# Give Rocky A GOOD Home <MOVED TO RESCUE>



## TheHussar (Feb 1, 2015)

I have a three year-old GSD male, great temperament, loves kids, named Rocky that we have to find a home for. Northern California SF Bay Area. Free to right home. He is purebread and beautiful, affectionate. Call me 510 459 6944 or 925 439 5033. Lee


----------



## Gwenhwyfair (Jul 27, 2010)

Please, please, please ask for a rehoming fee. This will deter "flippers" who take your dog and then sell it AND those who would use your dog as a bait dog, to train dog fighting dogs..

I'll notify the mods as this isn't the right forum, there is a rescue forum.


----------



## David Winners (Apr 30, 2012)

Moved


----------



## MaggieRoseLee (Aug 17, 2001)

TheHussar it's also a huge help if you post pictures if you want to start getting serious responses.

Did you try any of the GSD rescue groups in your area? They can make sure the new owners are legitamate and not hoarders or dog fighters looking for bait dogs.

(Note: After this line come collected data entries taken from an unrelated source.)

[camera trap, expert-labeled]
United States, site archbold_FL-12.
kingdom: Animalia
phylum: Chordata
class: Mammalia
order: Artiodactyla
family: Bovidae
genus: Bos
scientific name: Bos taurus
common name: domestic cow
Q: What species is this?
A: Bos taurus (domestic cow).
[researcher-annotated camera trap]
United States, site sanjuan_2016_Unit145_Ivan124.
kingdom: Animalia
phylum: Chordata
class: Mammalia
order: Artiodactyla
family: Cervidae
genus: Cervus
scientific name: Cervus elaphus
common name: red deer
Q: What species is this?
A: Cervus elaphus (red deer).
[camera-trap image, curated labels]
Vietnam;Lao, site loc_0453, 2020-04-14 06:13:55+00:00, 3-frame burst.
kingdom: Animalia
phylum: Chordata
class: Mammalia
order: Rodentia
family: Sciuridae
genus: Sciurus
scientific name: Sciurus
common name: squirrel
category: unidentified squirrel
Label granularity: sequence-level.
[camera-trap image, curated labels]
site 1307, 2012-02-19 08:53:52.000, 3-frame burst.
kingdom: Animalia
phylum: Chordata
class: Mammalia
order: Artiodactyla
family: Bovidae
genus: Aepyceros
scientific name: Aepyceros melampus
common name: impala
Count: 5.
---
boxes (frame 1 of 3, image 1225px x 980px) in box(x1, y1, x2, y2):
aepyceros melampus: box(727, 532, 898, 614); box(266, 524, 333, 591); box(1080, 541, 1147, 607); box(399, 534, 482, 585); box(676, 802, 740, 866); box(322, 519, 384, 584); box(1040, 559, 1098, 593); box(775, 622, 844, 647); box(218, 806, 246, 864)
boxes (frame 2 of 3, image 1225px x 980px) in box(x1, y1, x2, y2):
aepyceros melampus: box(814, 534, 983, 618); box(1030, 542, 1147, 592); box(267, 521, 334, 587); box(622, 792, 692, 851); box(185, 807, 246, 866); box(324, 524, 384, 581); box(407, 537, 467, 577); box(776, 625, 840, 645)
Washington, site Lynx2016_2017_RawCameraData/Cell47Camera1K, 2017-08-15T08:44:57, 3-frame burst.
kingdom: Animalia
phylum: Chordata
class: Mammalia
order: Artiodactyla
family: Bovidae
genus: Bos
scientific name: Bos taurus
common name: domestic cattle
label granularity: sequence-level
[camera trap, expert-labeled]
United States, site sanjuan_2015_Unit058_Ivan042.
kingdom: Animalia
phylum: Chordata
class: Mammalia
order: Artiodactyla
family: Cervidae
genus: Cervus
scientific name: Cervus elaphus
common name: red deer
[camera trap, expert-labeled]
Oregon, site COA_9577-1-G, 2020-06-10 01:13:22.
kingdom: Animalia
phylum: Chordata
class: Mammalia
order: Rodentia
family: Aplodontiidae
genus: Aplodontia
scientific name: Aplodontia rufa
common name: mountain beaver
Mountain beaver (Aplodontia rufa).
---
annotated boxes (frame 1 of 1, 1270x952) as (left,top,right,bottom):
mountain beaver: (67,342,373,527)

California Golden State German Shepherd Rescue - Rescuing and adopting German Shepherd Dogs in Northern California

German Shepherd Rescue of Northern California


----------



## Magwart (Jul 8, 2012)

TheHussar, in addition to a rehoming fee, you can pull the adoption application off of virtually any rescue's website and use its questions yourself to screen adopters. The most important part of it is the request for a vet reference and personal references -- call them! 

Insist on a home check too. Above all, insist that if the adoption doesn't work out, you get the dog back -- and write up a contract to that effect. Otherwise, this dog you put in a "good home" may end up in a kill-shelter in 6-months, a year, or 5 years, without you ever knowing.


----------



## Gwenhwyfair (Jul 27, 2010)

I fostered a JRT a few years back. The rehoming fee was non negotiable and I understood why. I got the creepiest calls and as soon as I mentioned the fee some would abruptly hang up or get angry.

I asked why this was so prevalent and was told that JRTs are small but feisty and make great bait dogs to build confidence in the fighting dogs. Made me sick to my stomach. GSDs are often used too.

They tape the front legs together with duct tape and the muzzle too, with little air holes for the nose and then let the Pitts tear into the helpless dog. 

So Lee please heed the advice above, please, or if you need help please ask here. Maybe there is a way you can keep your dog.


----------



## huntergreen (Jun 28, 2012)

gwen, did you ever get a jrt?


----------



## Gwenhwyfair (Jul 27, 2010)

I fostered a rescue, never actually had a JRT for myself. I kind of like the spunky little guys though. 




huntergreen said:


> gwen, did you ever get a jrt?


----------